RECORDS TO PROCESS =>
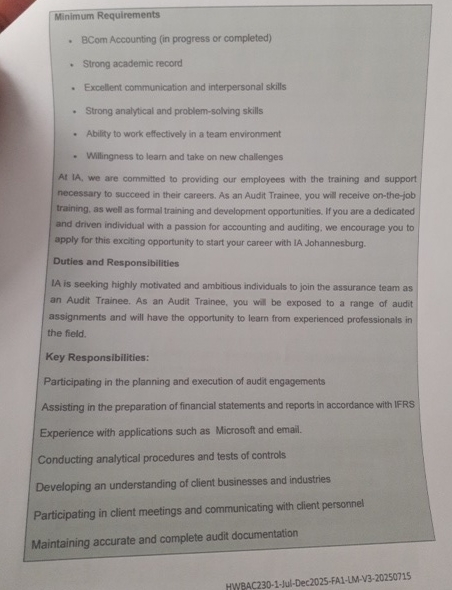 Minimum Requirements

- BCom Accounting (in progress or completed)
- Strong academic record
- Excellent communication and interpersonal skills
- Strong analytical and problem-solving skills
- Ability to work effectively in a team environment
- Willingness to learn and take on new challenges

At IA, we are committed to providing our employees with the training and support necessary to succeed in their careers. As an Audit Trainee, you will receive on-the-job training, as well as formal training and development opportunities. If you are a dedicated and driven individual with a passion for accounting and auditing, we encourage you to apply for this exciting opportunity to start your career with IA Johannesburg.

Duties and Responsibilities

IA is seeking highly motivated and ambitious individuals to join the assurance team as an Audit Trainee. As an Audit Trainee, you will be exposed to a range of audit assignments and will have the opportunity to learn from experienced professionals in the field.

Key Responsibilities:

Participating in the planning and execution of audit engagements

Assisting in the preparation of financial statements and reports in accordance with IFRS

Experience with applications such as Microsoft and email.

Conducting analytical procedures and tests of controls

Developing an understanding of client businesses and industries

Participating in client meetings and communicating with client personnel

Maintaining accurate and complete audit documentation

HWBAC230-1-Jul-Dec2025-FA1-LM-V3-20250715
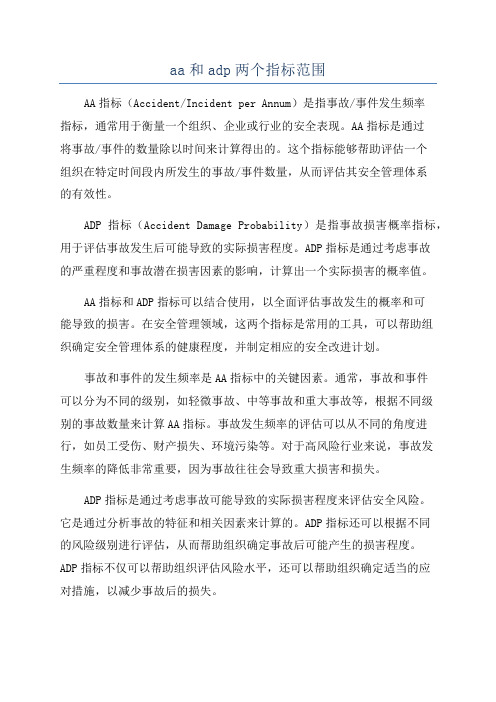 aa 和 adp 两个指标范围

AA 指标（Accident/Incident per Annum）是指事故/事件发生频率指标，通常用于衡量一个组织、企业或行业的安全表现。AA 指标是通过将事故/事件的数量除以时间来计算得出的。这个指标能够帮助评估一个组织在特定时间段内所发生的事故/事件数量，从而评估其安全管理体系的有效性。

ADP 指标（Accident Damage Probability）是指事故损害概率指标，用于评估事故发生后可能导致的实际损害程度。ADP 指标是通过考虑事故的严重程度和事故潜在损害因素的影响，计算出一个实际损害的概率值。

AA 指标和 ADP 指标可以结合使用，以全面评估事故发生的概率和可能导致的损害。在安全管理领域，这两个指标是常用的工具，可以帮助组织确定安全管理体系的健康程度，并制定相应的安全改进计划。

事故和事件的发生频率是 AA 指标中的关键因素。通常，事故和事件可以分为不同的级别，如轻微事故、中等事故和重大事故等，根据不同级别的事故数量来计算 AA 指标。事故发生频率的评估可以从不同的角度进行，如员工受伤、财产损失、环境污染等。对于高风险行业来说，事故发生频率的降低非常重要，因为事故往往会导致重大损害和损失。

ADP 指标是通过考虑事故可能导致的实际损害程度来评估安全风险。它是通过分析事故的特征和相关因素来计算的。ADP 指标还可以根据不同的风险级别进行评估，从而帮助组织确定事故后可能产生的损害程度。ADP 指标不仅可以帮助组织评估风险水平，还可以帮助组织确定适当的应对措施，以减少事故后的损失。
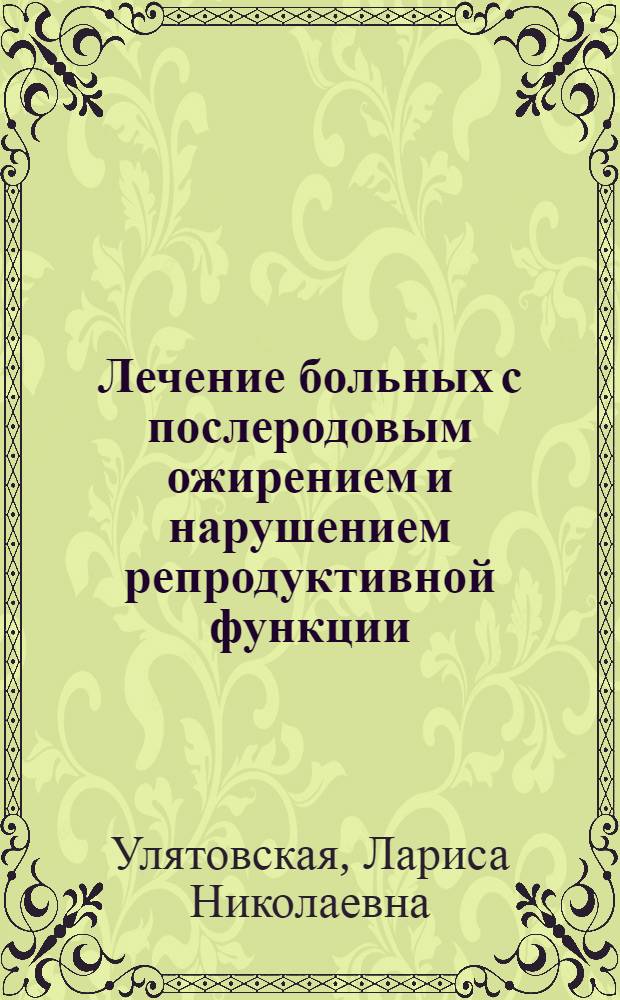 Лечение больных с послеродовым ожирением и нарушением репродуктивной функции

Улятовская, Лариса Николаевна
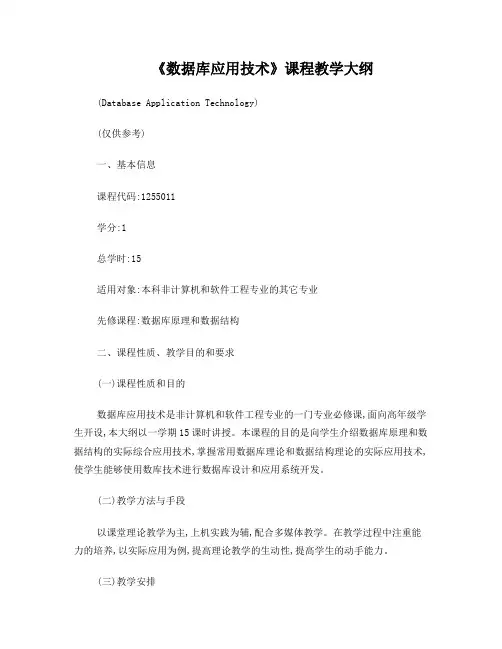 《数据库应用技术》课程教学大纲

(Database Application Technology)

(仅供参考)

一、基本信息

课程代码:1255011

学分:1

总学时:15

适用对象:本科非计算机和软件工程专业的其它专业

先修课程:数据库原理和数据结构

二、课程性质、教学目的和要求

(一)课程性质和目的

数据库应用技术是非计算机和软件工程专业的一门专业必修课,面向高年级学生开设,本大纲以一学期15课时讲授。本课程的目的是向学生介绍数据库原理和数据结构的实际综合应用技术,掌握常用数据库理论和数据结构理论的实际应用技术,使学生能够使用数库技术进行数据库设计和应用系统开发。

(二)教学方法与手段

以课堂理论教学为主,上机实践为辅,配合多媒体教学。在教学过程中注重能力的培养,以实际应用为例,提高理论教学的生动性,提高学生的动手能力。

(三)教学安排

THE TASK => Your answer must be the number of lines above that contain the word "Accident", stated alone.

EXERCISE SOLUTION => 2